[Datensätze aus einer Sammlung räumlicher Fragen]
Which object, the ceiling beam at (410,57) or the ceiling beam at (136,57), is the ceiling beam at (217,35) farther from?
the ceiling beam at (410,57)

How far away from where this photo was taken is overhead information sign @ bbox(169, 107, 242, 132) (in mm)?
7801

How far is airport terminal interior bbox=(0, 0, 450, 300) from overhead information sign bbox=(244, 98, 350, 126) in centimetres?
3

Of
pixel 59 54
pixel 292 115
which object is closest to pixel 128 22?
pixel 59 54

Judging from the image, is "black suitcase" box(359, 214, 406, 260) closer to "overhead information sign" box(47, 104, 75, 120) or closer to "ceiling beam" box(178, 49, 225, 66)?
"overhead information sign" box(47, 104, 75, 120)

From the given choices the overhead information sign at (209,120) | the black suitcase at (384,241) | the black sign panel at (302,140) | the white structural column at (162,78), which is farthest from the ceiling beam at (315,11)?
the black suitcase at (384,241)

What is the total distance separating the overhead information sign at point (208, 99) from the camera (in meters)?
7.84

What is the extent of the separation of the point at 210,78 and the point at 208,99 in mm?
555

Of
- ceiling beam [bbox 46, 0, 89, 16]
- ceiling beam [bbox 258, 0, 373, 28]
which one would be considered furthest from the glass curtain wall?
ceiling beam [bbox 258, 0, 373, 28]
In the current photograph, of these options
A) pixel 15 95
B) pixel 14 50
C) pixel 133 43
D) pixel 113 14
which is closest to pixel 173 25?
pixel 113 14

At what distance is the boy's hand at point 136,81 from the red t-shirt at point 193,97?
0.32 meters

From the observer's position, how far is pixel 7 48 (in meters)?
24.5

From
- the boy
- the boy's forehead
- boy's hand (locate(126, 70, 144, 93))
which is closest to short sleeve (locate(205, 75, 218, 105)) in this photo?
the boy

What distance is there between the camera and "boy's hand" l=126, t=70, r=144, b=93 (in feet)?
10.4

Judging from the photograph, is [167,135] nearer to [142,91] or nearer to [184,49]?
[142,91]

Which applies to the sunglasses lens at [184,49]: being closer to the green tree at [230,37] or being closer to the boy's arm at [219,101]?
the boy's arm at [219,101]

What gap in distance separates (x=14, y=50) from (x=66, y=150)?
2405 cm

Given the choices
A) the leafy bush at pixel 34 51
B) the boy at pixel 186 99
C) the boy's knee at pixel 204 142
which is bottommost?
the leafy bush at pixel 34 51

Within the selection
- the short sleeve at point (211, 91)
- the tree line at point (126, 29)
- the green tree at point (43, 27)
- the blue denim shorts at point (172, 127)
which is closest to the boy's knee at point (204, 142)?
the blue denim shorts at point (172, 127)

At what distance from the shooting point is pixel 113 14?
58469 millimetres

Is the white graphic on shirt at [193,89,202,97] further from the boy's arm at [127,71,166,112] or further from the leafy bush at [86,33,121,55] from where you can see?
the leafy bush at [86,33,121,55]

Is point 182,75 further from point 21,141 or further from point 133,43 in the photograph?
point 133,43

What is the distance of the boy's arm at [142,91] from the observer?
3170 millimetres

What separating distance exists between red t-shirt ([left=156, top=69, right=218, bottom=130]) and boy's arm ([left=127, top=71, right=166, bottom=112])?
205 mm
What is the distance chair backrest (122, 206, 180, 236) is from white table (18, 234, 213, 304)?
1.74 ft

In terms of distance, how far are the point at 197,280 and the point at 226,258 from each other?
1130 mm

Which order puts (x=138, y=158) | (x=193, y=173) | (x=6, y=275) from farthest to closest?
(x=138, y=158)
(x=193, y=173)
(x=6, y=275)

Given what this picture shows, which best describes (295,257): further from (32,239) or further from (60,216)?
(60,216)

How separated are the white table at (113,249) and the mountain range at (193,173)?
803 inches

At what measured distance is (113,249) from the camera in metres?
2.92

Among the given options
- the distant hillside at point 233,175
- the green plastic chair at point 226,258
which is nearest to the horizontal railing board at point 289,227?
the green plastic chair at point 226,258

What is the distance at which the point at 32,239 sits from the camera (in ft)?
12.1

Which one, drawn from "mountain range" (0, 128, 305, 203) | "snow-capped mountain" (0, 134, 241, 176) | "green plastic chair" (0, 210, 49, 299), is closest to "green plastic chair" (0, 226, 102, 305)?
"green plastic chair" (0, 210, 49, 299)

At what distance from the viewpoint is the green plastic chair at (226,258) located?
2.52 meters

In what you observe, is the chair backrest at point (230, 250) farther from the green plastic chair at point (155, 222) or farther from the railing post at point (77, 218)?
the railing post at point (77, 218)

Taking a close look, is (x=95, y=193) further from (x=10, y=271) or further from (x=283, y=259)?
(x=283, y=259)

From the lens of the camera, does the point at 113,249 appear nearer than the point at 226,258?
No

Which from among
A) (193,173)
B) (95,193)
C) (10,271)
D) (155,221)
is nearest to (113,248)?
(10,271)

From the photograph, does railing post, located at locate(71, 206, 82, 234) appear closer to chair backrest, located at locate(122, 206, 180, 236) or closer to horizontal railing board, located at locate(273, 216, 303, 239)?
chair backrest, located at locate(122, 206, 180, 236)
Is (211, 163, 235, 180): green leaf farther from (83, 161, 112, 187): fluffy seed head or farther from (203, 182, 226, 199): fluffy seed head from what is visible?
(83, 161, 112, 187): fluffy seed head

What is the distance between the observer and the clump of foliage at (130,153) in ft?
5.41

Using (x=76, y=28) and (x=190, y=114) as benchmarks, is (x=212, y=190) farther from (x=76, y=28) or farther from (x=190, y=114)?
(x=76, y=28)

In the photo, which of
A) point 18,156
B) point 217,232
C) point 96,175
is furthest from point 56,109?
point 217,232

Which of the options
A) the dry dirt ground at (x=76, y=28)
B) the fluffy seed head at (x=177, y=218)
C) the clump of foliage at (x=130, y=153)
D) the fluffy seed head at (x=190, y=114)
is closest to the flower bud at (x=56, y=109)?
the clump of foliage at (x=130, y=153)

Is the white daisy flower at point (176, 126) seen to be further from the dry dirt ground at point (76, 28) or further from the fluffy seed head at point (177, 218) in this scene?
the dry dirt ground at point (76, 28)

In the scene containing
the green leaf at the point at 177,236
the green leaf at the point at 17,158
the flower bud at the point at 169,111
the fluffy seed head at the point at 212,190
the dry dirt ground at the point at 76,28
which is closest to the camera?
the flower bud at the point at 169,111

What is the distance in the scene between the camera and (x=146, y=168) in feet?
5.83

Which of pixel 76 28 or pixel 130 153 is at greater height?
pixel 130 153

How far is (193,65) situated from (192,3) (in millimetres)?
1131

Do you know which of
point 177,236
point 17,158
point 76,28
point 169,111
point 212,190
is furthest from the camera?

# GESTELLTE AUFGABE
Schreib die Zeilen von der Zeile mit „In the scene containing“ bis einschließlich zum Ende der Datensätze neu und ersetze darin „green leaf“ durch „leaf“. Alles andere bleibt unverändert.

# ERGEBNIS DER AUFGABE
In the scene containing
the leaf at the point at 177,236
the leaf at the point at 17,158
the flower bud at the point at 169,111
the fluffy seed head at the point at 212,190
the dry dirt ground at the point at 76,28
which is closest to the camera?
the flower bud at the point at 169,111

What is the distance in the scene between the camera and (x=146, y=168) in feet?
5.83

Which of pixel 76 28 or pixel 130 153 is at greater height?
pixel 130 153

How far is (193,65) situated from (192,3) (in millimetres)?
1131

Do you know which of
point 177,236
point 17,158
point 76,28
point 169,111
point 212,190
is furthest from the camera?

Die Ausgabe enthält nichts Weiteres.